We Live in a Cruel Universe, Body Mass Edition

Scott Alexander reviews Stephan Guyenet's The Hungry Brain, a sophisticated look a the new science of why we get fat:
In the 1970s, scientists wanted to develop new rat models of obesity. This was harder than it sounded; rats ate only as much as they needed and never got fat. Various groups tried to design various new forms of rat chow with extra fat, extra sugar, et cetera, with only moderate success – sometimes they could get the rats to eat a little too much and gradually become sort of obese, but it was a hard process. Then, almost by accident, someone tried feeding the rats human snack food, and they ballooned up to be as fat as, well, humans. The book:

Palatable human food is the most effective way to cause a normal rat to spontaneously overeat and become obese, and its fattening effect cannot be attributed solely to its fat or sugar content.

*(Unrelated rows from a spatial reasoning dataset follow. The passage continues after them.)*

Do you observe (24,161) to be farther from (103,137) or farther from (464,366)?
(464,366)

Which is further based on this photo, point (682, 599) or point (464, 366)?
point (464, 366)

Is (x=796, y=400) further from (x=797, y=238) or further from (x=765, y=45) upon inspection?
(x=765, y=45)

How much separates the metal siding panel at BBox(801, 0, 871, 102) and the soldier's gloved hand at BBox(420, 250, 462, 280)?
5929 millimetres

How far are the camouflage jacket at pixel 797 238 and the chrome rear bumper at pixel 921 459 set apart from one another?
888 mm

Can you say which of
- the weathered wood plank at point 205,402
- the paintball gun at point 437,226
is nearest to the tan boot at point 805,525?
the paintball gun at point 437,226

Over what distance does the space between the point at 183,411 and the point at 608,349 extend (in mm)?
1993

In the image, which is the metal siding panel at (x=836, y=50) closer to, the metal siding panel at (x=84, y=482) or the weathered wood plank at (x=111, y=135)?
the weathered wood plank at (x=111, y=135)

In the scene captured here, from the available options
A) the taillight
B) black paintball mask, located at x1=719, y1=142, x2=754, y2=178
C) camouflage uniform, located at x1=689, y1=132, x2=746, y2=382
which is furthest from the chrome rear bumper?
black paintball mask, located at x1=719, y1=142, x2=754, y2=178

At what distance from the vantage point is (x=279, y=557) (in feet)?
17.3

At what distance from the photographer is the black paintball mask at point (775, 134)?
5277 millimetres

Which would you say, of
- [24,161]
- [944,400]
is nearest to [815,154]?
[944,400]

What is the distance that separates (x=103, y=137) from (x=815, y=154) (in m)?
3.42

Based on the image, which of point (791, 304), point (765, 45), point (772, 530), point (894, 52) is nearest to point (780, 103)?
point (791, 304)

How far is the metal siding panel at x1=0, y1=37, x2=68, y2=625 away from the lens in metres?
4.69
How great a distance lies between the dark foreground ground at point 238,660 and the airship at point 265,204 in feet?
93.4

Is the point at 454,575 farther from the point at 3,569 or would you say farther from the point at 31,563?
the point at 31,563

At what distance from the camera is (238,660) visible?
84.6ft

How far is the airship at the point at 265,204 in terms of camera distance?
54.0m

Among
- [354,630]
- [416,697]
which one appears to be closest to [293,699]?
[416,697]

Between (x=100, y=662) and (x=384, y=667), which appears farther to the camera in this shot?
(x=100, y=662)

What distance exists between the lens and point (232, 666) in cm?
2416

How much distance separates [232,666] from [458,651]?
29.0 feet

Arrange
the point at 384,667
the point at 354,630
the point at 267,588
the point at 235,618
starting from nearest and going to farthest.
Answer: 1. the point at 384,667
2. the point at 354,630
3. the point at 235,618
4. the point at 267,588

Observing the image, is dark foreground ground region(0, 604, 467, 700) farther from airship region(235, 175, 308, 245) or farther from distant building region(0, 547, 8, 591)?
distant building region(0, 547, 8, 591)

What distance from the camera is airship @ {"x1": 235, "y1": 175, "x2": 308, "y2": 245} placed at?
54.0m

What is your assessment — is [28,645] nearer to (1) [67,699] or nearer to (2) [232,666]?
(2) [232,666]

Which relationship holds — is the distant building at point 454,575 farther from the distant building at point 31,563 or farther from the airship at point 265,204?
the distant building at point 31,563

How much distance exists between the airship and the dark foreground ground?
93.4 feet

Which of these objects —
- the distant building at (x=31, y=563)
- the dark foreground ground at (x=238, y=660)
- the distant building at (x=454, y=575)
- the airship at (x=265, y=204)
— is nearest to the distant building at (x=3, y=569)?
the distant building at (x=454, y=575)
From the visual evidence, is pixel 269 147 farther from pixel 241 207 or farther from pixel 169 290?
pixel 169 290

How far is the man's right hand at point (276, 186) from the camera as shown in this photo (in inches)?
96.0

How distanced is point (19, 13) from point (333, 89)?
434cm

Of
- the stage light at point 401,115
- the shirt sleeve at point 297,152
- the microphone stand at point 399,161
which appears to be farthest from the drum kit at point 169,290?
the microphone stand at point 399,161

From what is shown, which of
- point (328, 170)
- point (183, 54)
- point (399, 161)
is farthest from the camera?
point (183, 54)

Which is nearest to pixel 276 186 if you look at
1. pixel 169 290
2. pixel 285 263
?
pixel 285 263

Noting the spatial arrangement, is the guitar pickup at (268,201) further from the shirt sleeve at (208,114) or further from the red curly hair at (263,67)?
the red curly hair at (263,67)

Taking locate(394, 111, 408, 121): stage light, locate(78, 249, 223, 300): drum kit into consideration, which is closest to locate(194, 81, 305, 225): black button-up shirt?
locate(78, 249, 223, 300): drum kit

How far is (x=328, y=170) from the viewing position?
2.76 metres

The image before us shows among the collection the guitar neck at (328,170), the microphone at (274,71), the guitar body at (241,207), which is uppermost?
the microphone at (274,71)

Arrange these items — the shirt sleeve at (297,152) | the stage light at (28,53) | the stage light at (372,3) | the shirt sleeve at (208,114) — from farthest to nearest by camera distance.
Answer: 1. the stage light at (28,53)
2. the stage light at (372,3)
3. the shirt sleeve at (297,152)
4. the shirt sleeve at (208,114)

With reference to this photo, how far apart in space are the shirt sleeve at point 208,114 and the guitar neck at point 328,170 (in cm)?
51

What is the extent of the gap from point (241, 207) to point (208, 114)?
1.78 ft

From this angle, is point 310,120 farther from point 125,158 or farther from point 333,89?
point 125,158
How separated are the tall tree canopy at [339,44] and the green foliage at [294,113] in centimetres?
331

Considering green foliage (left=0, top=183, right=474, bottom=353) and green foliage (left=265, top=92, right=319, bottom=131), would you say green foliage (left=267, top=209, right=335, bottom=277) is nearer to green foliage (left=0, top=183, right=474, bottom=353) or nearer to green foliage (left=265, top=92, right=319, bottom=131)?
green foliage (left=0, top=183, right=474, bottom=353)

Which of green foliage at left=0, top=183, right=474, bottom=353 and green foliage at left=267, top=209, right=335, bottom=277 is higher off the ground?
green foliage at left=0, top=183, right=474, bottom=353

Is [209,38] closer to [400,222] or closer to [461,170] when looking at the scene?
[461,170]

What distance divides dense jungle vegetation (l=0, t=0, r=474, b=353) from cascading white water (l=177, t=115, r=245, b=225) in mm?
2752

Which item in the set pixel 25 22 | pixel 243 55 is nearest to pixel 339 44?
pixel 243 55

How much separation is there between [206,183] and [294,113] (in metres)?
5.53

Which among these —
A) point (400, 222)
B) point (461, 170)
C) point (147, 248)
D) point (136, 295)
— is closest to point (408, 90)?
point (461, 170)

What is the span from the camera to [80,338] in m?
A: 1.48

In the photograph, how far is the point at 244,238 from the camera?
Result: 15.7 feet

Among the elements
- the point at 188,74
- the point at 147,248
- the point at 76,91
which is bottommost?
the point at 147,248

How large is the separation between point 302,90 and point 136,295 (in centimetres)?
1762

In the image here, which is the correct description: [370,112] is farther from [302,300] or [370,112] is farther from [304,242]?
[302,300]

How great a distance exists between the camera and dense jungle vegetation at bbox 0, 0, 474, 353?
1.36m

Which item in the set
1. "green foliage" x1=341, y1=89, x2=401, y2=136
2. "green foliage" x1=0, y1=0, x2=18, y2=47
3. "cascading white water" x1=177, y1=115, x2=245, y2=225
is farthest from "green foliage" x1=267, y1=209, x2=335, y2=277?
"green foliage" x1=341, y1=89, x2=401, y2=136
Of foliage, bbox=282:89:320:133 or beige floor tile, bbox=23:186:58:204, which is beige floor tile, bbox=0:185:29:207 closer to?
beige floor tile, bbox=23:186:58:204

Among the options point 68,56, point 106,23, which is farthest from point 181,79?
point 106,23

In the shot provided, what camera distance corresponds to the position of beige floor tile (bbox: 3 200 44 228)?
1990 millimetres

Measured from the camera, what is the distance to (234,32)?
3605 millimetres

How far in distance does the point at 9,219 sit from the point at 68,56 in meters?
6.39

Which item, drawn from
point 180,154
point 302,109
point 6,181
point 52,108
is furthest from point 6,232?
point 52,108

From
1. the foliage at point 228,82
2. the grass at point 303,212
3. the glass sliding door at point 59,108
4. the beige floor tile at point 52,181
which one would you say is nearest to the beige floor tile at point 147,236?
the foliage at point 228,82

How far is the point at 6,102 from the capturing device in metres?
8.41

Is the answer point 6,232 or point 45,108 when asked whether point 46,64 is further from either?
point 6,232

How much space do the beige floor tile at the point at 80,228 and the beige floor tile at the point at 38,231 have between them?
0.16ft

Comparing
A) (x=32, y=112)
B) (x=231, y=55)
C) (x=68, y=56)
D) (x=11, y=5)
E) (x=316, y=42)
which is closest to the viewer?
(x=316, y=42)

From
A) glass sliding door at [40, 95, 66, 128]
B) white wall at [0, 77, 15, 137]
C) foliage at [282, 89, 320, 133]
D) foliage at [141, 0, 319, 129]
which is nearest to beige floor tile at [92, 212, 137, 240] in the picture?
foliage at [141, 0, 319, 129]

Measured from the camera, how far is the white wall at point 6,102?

So what does cause this fattening effect? I think the book’s answer is “no single factor, but that doesn’t matter, because capitalism is an optimization process that designs foods to be as rewarding as possible, so however many different factors there are, every single one of them will be present in your bag of Doritos”. But to be more scientific about it, the specific things involved are some combination of sweet/salty/umami tastes, certain ratios of fat and sugar, and reinforced preferences for certain flavors.

Modern food isn’t just unusually rewarding, it’s also unusually bad at making us full. The brain has some pretty sophisticated mechanisms to determine when we’ve eaten enough; these usually involve estimating food’s calorie load from its mass and fiber level. But modern food is calorically dense – it contains many more calories than predicted per unit mass – and fiber-poor. This fools the brain into thinking that we’re eating less than we really are, and shuts down the system that would normally make us feel full once we’ve had enough. Simultaneously, the extremely high level of food reward tricks the brain into thinking that this food is especially nutritionally valuable and that it should relax its normal constraints.
Variety is another factor;  one reason the !Kung are thin is that most of their calories come from meat and mongongo nuts. The more variety available to you, the more you eat.

So the basic reason we have gotten  fatter since 1980 is that our food tastes better and is more varied. Plus, the main reason some people are fat and others are thin is genetics. So the best ways to stay thin are 1) be born with the right genes and 2) eat the most boring diet you can think of.

Have a nice day.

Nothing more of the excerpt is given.